Reason have been covering a Federal Motor Carrier Administration (one of the saplings under the trunk of the now-toppled Interstate Commerce Commission) safety order that put Fung Wah Bus out of business.  We're no longer in the era of pure-dee Regulation In The Public Interest, under which the incumbents could block the entry of new carriers by arguing in the alternative.  The existing service is adequate.  If additional service is required, the existing carriers are capable of providing it.  The applicant is not competent to provide service.

Some things never change.
The government initiative also fits the classic pattern in which regulation destroys politically weak businesses to the benefit of the politically strong like Greyhound, Coach USA, and Peter Pan, which have seen their market share grow. Most of Fung Wah’s employees and its owner were Chinese immigrants lacking the language skills and legal muscle required to navigate all the red tape. And Fung Wah is only the best-known victim of this onslaught. On May 31, 2012, the Federal Department of Transportation shutdown 26 bus companies in a single day, and since then it has forced an additional 15 closures. Many of those companies were owned by Chinese immigrants.

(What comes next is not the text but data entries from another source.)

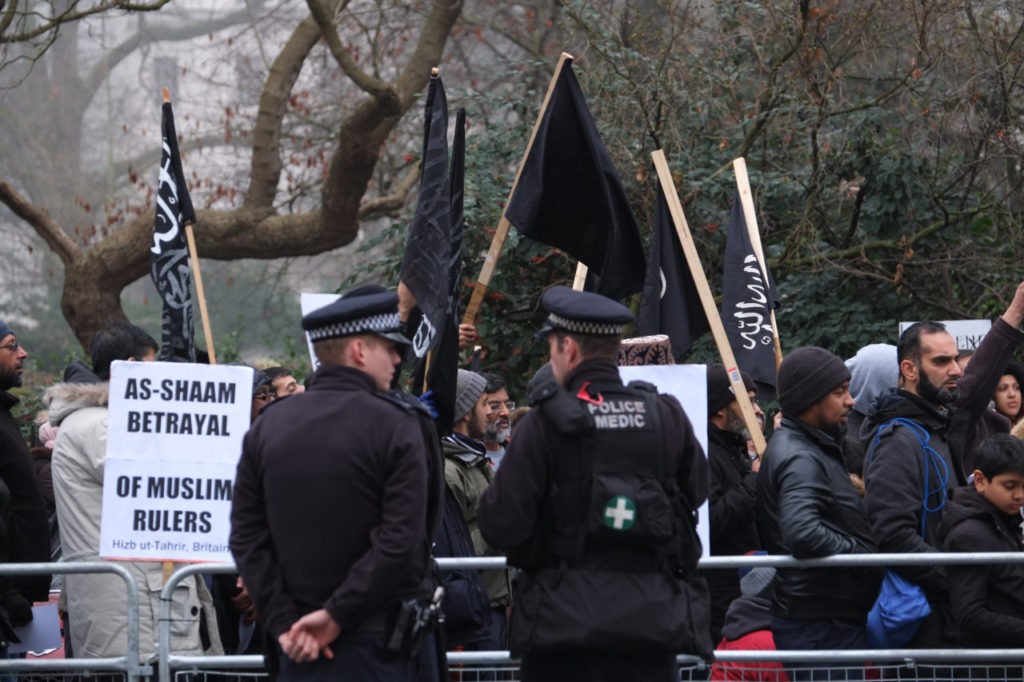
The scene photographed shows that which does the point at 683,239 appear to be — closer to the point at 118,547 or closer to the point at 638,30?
the point at 118,547

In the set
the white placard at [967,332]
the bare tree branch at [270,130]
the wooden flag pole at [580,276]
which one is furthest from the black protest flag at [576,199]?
the bare tree branch at [270,130]

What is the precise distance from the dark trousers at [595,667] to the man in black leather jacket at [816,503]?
1.13 metres

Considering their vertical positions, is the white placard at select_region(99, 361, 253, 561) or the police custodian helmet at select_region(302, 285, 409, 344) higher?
the police custodian helmet at select_region(302, 285, 409, 344)

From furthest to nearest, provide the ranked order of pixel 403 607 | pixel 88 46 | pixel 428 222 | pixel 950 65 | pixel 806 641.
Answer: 1. pixel 88 46
2. pixel 950 65
3. pixel 428 222
4. pixel 806 641
5. pixel 403 607

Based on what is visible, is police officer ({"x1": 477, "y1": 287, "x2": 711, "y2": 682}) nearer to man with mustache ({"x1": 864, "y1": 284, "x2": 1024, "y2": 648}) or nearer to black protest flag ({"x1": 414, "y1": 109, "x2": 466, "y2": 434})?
man with mustache ({"x1": 864, "y1": 284, "x2": 1024, "y2": 648})

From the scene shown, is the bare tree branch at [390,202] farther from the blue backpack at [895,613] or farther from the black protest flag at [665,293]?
the blue backpack at [895,613]

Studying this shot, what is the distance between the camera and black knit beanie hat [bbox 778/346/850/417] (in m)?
5.71

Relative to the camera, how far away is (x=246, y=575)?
178 inches

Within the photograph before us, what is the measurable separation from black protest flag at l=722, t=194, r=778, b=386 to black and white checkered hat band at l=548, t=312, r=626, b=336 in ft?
9.79

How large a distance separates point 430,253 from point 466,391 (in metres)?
0.66

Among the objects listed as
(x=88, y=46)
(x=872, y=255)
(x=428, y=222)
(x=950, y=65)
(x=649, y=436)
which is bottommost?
(x=649, y=436)

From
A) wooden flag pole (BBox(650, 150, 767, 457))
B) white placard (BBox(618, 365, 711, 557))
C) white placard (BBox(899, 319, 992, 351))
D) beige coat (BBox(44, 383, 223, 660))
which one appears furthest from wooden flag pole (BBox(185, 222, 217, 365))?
white placard (BBox(899, 319, 992, 351))

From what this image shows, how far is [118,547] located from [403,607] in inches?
76.4

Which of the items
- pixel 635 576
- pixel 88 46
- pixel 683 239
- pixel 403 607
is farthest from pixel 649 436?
pixel 88 46
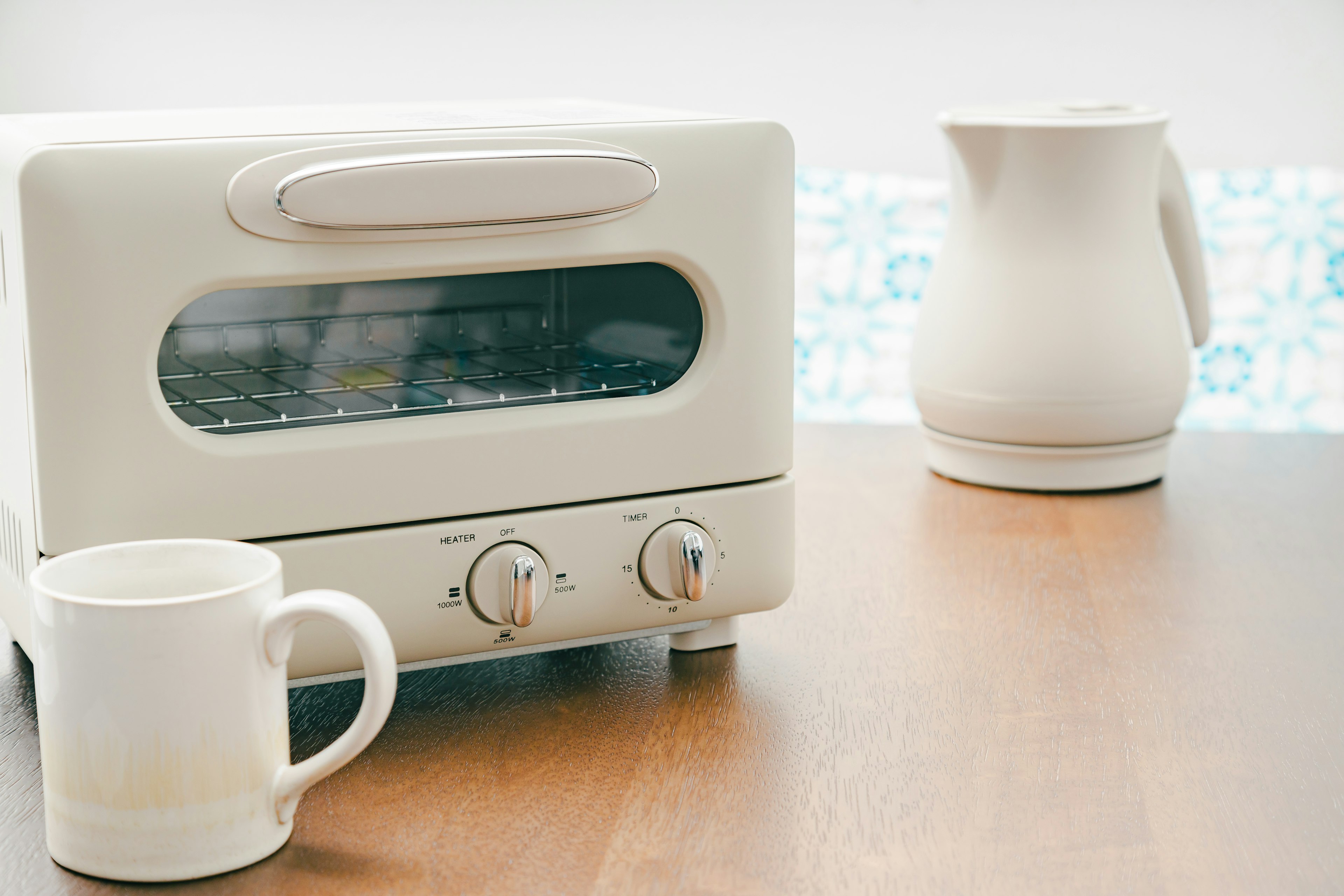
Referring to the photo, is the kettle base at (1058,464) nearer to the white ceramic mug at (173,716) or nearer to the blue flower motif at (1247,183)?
the white ceramic mug at (173,716)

The American Bus Association, a trade association that primarily represents the large corporate carriers, has cheered the government on.
The startup bus companies could have taken a page from the playbook of the startup bus companies at the beginning of the motor age.  Look at this 1936 timetable cover from the Cold Spring Shops research archives.

In 1936, Maine Central and Boston and Maine had a common management, thus the Flying Yankee and Constitution-class Pacific on the right panel.  In those days, the New England rail carriers also operated airliners (precursors of Northeast Airlines; Trans-America Transportation was a Pennsylvania Railroad creation that became Trans World Airlines) and their own motor buses, and the timetable notation "bus service in substitution" took on more than one meaning.

The railroad's bus services competed with an earlier generation of curbside-pickup carriers.
The long-distance busing industry was originally dominated by small scrappy companies competing fiercely to win over customers, only to become a government-protected cartel with declining ridership and all the competitive spirit of Ma Bell. A half-century later, busing returned to its glorious origins, but today it’s in danger becoming a ward of the state once more.

In the 1910s, the very first American bus companies started picking up passengers on main streets all across America. There were few barriers to entry; entrepreneurs without much capital could buy or lease a motorcoach and then start doing regular pick-ups in front of a hotel or on a street corner.

Within a few years, local governments intervened to protect established companies from new competition. By 1925, most states required that bus companies apply for permission to service particular routes. The Motor Carrier Act of 1935 put the federal Interstate Commerce Commission (ICC) in charge of regulating bus travel. The ICC did everything from set ticket prices to grant established companies the exclusive right to operate between certain cities.
That regulation, some of it at the behest of railroads seeking protection of their revenues from ruinous and destructive, or unfettered, or unfair competition, included restrictions on the air and bus divisions of railroad corporations.
Protected from competition, bus companies grew indifferent to the changing tastes of their customers. Americans relocated to the suburbs, while car and air travel exploded in popularity. As inner-city depots became dangerous and decrepit, bus companies failed to alter their business models. After World War II, U.S. bus travel fell by half in just a decade and then it kept declining.

The industry languished for the next half century. In 1982, President Reagan deregulated intercity bus travel, which cleared the way for new companies to get into the business and start fighting to win back passengers, but for the next decade and a half not much changed. Then in the late 1990s, a group of immigrants from Fujian Province, China reinvented the bus industry in New York City's Chinatown. These entrepreneurs brought busing back to its roots of picking up passengers right off the street instead of from a traditional station. (The Chinatown bus companies became known as curbside carriers.) Once again, pretty much all you needed to start a bus company was a bus.

The Chinatown operators also figured out a way to win over customers that had eluded the established carriers for decades: charge really low prices. In short order, companies like Greyhound, Peter Pan, and Coach USA started opening their own curbside services, and today intercity busing is the fastest growing form of intercity transit in the U.S.
It helps to be computer-savvy and flexible in your travel plans, as the latest generation of 'bus companies eschews printed timetables, let alone stations with helpful agents to sell tickets and check your baggage.

This Reason TV commentary includes archival footage of the early 'bus operators, including the Hibbing, Minnesota establishment that became Northland Greyhound.

Greyhound might have been the upstart in the 'Twenties, it's now part of the establishment.